Tao Te Ching – Chapter Thirty-Six
Written by Lao-tzu – From a translation by S. Mitchell
If you want to shrink something,
you must first allow it to expand.
If you want to get rid of something,
you must first allow it to flourish.
If you want to take something,
you must first allow it to be given.
This is called the subtle perception
of the way things are.
The soft overcomes the hard.
The slow overcomes the fast.
Let your workings remain a mystery.
Just show people the results.
How I Read This Chapter
The Way moves through paradox.
To let go, we must first hold.
To release, we must first allow.
To change, we must first accept.
True perception doesn’t fight reality,
it flows with it.
Gentleness undoes what force cannot.
Patience carries more power than speed.
Don’t explain the mystery.
Live it.
And let the fruit speak for itself.
What This Means To Me
This chapter reminds me of something I’ve come to trust in my recovery: healing rarely happens the way I think it should. It’s rarely fast. Rarely linear. Rarely neat. But it’s real.
“If you want to shrink something, you must first allow it to expand.” That’s exactly how Step Four felt. Before I could let go of old patterns, I had to see them clearly. I had to let them rise to the surface. I had to tell the truth. And often, when I finally faced something I had buried for years, it felt bigger than ever. But that expansion wasn’t regression—it was the beginning of release.
“If you want to get rid of something, you must first allow it to flourish.” There were parts of my addiction I tried to suffocate through denial. But nothing ever healed through suppression. In recovery, I’ve learned to let things breathe before they pass. Emotions, memories, cravings—they often need space before they can move on. That used to terrify me. Now I understand it as the rhythm of real change. Let it come. Let it grow. And then, let it go.
“If you want to take something, you must first allow it to be given.” This speaks to the humility recovery requires. I wanted healing—but I couldn’t take it. I had to receive it. I had to stop demanding life give me what I thought I deserved, and instead become willing to be gifted with what I actually needed. Love. Grace. Community. All of these came only when I stopped grasping and started opening.
“This is called the subtle perception of the way things are.” Subtle perception. That phrase speaks to something that can’t be taught through logic—it’s felt through experience. It’s what happens when I stop trying to force recovery and start allowing it. It’s what I find in silence, in writing, in planting a seed and watching it grow. It’s a deeper wisdom that moves quietly beneath my ego, beneath my thinking mind. I only find it when I surrender.

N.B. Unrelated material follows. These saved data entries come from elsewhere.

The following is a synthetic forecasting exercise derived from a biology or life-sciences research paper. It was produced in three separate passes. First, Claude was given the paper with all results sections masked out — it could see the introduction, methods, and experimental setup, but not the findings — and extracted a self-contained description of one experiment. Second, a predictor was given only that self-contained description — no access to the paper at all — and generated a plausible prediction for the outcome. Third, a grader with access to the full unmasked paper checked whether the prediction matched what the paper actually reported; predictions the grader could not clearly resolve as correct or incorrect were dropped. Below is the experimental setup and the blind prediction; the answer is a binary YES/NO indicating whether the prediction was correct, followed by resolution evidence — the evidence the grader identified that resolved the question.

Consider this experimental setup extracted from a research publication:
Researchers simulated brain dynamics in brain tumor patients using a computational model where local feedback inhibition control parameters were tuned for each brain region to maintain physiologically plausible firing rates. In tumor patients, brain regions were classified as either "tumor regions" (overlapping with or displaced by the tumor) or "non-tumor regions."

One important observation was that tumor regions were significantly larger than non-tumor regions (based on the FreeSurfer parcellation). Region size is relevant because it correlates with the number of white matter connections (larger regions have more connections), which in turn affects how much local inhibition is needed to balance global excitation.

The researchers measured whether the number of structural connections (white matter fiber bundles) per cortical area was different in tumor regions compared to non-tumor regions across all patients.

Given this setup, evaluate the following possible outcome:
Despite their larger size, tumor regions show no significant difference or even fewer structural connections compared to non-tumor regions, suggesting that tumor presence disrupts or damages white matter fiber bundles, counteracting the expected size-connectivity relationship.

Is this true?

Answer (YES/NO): YES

“The soft overcomes the hard. The slow overcomes the fast.” That’s the whole story of my sobriety. I didn’t overcome addiction with strength—I did it with softness. With honesty. With asking for help. I didn’t speed my way out of brokenness—I slowed down. I started doing less, listening more. And the softer I became, the more strength I found.
I used to believe that power looked like control. Now I believe it looks like gentleness.
“Let your workings remain a mystery. Just show people the results.” There’s something beautiful about this. In early recovery, I felt a pressure to explain myself. To justify why I’d changed. To prove my worth. But the Tao invites something simpler: live the truth, and let the life speak for itself.
I don’t need to preach recovery. I just need to live it—quietly, consistently, from the inside out. That’s where the real evidence lies: not in declarations, but in presence. Not in performance, but in peace.
So today, I allow the process. I let it unfold—even when it doesn’t make sense. I trust that expansion often comes before release, that slowing down is not falling behind, and that softness is not weakness, but the beginning of transformation.
I no longer try to explain the mystery. I just keep showing up, and letting the results speak for themselves.